::: EXTRAIT
Ces témoignages, recueillis par les Petits Frères des Pauvres, ont ouvert le webinaire du 16 juin 2025 organisé par Pays et Quartiers de Nouvelle-Aquitaine (PQN-A). Leur force brute a rappelé à tous les participants une réalité encore peu visible : les quartiers prioritaires de la politique de la ville (QPV) vieillissent aussi.

Mots introductifs

Cette web-conférence a réunit 60 participants autour de 4 intervenants : 

  • Manon Ribaut, chargée de mission rénovation urbaine du quartier Saragosse à la Communauté d’Agglomération Pau Béarn Pyrénées
  • François Apouey, référent de la politique séniors et accessibilité chez Domofrance 
  • Raphaël Rogay, responsable du pôle action publique et territoriale au Gérontopôle Nouvelle-Aquitaine  
  • Cécile Tagliana, directrice générale adjointe de l’ARS Nouvelle-Aquitaine

I. Le vieillissement en QPV : quelles réalités ?

Dans les QPV, quatre habitants sur dix ont moins de 25 ans – contre trois sur dix au niveau national. Cette sur-représentation de la jeunesse a longtemps masqué une autre dynamique : entre 1990 et 2010, le nombre de personnes de plus de 60 ans a pourtant augmenté de 25 %, et celui des plus de 75 ans, de 50 % (Observatoire National de la Politique de la Ville, 2017). En Nouvelle-Aquitaine, plus de 20 % des habitants des QPV ont plus de 60 ans, dont 8 % plus de 75 ans, avec des pics dans certains départements comme la Dordogne (24), la Charente-Maritime (17) ou les Pyrénées-Atlantiques (64). Le profil type du senior en QPV ? Une femme seule, autour de 75 ans, vivant avec de faibles ressources, parfois coupées du numérique et du monde extérieur.

Ces chiffres cachent des réalités souvent difficiles : précarité socio-économique des ménages, isolement social et conditions de logement dégradées qui affectent la santé de leurs occupants. L’enclavement de certains quartiers peut entraver le parcours de soin des personnes et limiter leur accès à des services de proximité. Vieillir en quartier prioritaire, c’est non seulement être plus vulnérable mais c’est aussi faire face à un double stigmate : celui du vieillissement dans un quartier où la jeunesse prédomine et celui d’appartenir à une catégorie sociale modeste, objectivée par son lieu de vie (Conseil National des villes, 2021). 

Malgré ces constats, le vieillissement reste un impensé des politiques publiques qui agissent en politique de la ville et les acteurs qui accompagnent le bien-vieillir n’ont pas d’approche particulière appliquée aux quartiers prioritaires malgré les difficultés socio-économiques et spatiales que nous avons citées plus haut. Pourtant, comme l’a rappelé François Apouey (référent de la politique séniors et accessibilité chez Domofrance),  beaucoup de ces seniors ne nécessitent pas encore d’adaptation lourde dans leur logement : un signal fort pour agir en amont, dès maintenant.
::::::
EXERCICE 1: Dans l'extrait, recopiez tout ce qui va de « I. Le vieillissement » jusqu'à « du monde extérieur. ».
EXERCICE 2: Donnez les noms de tous les intervenants de la web-conférence présentés dans l'extrait.
EXERCICE 3:
Répondez aux questions suivantes à partir de l'extrait.
(a) Combien de participants la web-conférence a-t-elle réunis ?
(b) Entre 1990 et 2010, de quel pourcentage le nombre de personnes de plus de 75 ans a-t-il augmenté dans les QPV ?
(c) Quel est le profil type du senior en QPV ?
::: DONNÉES EXTRAITES
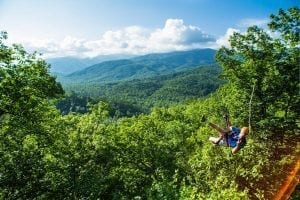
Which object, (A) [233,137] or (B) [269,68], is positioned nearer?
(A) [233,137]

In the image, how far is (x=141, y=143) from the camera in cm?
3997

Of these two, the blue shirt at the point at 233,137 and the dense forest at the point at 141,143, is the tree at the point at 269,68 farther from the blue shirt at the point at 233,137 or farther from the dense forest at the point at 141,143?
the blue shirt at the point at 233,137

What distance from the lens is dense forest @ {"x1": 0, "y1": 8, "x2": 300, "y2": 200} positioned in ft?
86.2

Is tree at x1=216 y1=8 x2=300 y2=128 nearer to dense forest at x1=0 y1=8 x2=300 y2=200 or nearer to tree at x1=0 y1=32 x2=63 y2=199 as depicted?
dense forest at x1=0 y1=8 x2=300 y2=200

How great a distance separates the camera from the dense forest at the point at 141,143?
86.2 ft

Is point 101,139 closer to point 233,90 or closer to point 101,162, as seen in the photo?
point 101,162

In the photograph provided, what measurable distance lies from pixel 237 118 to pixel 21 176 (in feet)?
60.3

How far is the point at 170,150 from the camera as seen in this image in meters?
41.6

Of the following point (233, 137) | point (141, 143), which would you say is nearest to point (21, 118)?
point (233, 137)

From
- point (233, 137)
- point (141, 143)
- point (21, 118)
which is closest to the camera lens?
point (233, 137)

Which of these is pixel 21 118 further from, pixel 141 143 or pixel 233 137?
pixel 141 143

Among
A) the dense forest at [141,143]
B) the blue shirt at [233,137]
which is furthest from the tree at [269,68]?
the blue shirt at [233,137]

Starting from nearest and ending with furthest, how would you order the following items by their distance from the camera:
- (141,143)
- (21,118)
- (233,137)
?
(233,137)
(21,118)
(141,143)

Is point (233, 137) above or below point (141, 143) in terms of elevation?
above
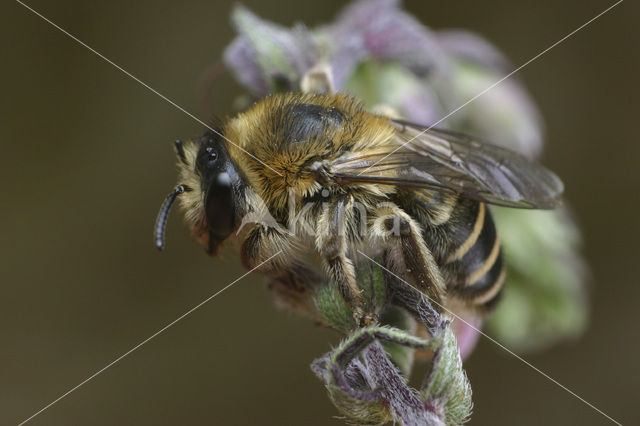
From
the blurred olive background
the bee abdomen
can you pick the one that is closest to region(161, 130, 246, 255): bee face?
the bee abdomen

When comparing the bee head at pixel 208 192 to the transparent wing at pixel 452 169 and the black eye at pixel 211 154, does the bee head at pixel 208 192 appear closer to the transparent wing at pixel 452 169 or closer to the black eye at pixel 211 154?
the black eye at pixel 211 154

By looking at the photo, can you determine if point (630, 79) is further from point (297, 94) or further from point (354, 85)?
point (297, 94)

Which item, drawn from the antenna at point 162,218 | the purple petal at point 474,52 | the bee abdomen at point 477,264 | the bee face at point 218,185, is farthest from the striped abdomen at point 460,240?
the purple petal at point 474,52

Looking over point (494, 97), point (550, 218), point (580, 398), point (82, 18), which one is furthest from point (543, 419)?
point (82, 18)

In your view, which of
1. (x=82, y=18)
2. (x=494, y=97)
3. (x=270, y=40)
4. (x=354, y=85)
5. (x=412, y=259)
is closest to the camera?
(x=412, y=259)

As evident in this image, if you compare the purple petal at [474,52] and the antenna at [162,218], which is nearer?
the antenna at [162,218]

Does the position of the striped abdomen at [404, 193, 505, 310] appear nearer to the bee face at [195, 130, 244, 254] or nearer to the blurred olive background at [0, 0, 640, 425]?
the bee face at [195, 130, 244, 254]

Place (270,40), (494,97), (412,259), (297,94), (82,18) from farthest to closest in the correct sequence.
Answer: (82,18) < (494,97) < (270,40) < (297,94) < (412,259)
::::::
::: DONNÉES EXTRAITES
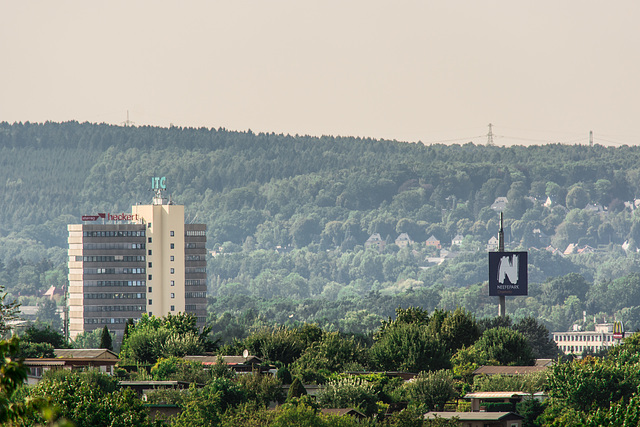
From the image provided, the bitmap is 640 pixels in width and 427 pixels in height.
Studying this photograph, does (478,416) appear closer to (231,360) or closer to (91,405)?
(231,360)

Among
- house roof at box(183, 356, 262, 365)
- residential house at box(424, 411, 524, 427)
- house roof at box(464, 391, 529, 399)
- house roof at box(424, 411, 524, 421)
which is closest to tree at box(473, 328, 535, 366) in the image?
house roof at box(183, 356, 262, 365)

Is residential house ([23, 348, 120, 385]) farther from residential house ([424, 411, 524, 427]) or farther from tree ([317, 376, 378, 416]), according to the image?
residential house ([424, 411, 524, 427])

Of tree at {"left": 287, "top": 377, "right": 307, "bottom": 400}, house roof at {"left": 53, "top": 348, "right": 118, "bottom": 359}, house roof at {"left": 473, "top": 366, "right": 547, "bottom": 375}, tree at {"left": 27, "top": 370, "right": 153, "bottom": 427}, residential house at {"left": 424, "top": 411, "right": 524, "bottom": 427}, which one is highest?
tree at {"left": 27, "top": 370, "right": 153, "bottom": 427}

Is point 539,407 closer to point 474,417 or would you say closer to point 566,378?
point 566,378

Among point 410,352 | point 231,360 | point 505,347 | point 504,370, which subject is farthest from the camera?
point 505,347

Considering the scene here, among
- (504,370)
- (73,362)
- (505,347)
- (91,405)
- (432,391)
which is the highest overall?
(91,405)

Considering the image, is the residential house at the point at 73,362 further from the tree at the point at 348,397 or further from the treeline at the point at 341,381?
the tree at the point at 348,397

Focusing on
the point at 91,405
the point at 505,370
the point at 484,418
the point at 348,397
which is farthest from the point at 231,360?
::::::
::: DONNÉES EXTRAITES
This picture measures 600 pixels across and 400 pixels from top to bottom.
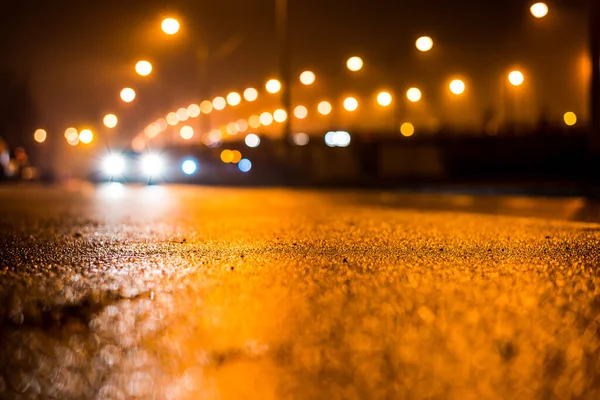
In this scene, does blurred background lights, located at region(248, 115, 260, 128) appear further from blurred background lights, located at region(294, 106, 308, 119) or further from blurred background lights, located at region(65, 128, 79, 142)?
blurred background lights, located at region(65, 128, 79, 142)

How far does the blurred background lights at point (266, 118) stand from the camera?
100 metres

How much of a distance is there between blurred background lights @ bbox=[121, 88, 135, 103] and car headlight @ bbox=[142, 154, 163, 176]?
::::::
RÉPONSE RÉDIGÉE 1:
I. Le vieillissement en QPV : quelles réalités ?

Dans les QPV, quatre habitants sur dix ont moins de 25 ans – contre trois sur dix au niveau national. Cette sur-représentation de la jeunesse a longtemps masqué une autre dynamique : entre 1990 et 2010, le nombre de personnes de plus de 60 ans a pourtant augmenté de 25 %, et celui des plus de 75 ans, de 50 % (Observatoire National de la Politique de la Ville, 2017). En Nouvelle-Aquitaine, plus de 20 % des habitants des QPV ont plus de 60 ans, dont 8 % plus de 75 ans, avec des pics dans certains départements comme la Dordogne (24), la Charente-Maritime (17) ou les Pyrénées-Atlantiques (64). Le profil type du senior en QPV ? Une femme seule, autour de 75 ans, vivant avec de faibles ressources, parfois coupées du numérique et du monde extérieur.

RÉPONSE RÉDIGÉE 2:
Manon Ribaut
François Apouey
Raphaël Rogay
Cécile Tagliana

RÉPONSE RÉDIGÉE 3:
(a) Elle a réuni 60 participants.
(b) Il a augmenté de 50 %.
(c) C'est une femme seule, autour de 75 ans, vivant avec de faibles ressources, parfois coupée du numérique et du monde extérieur.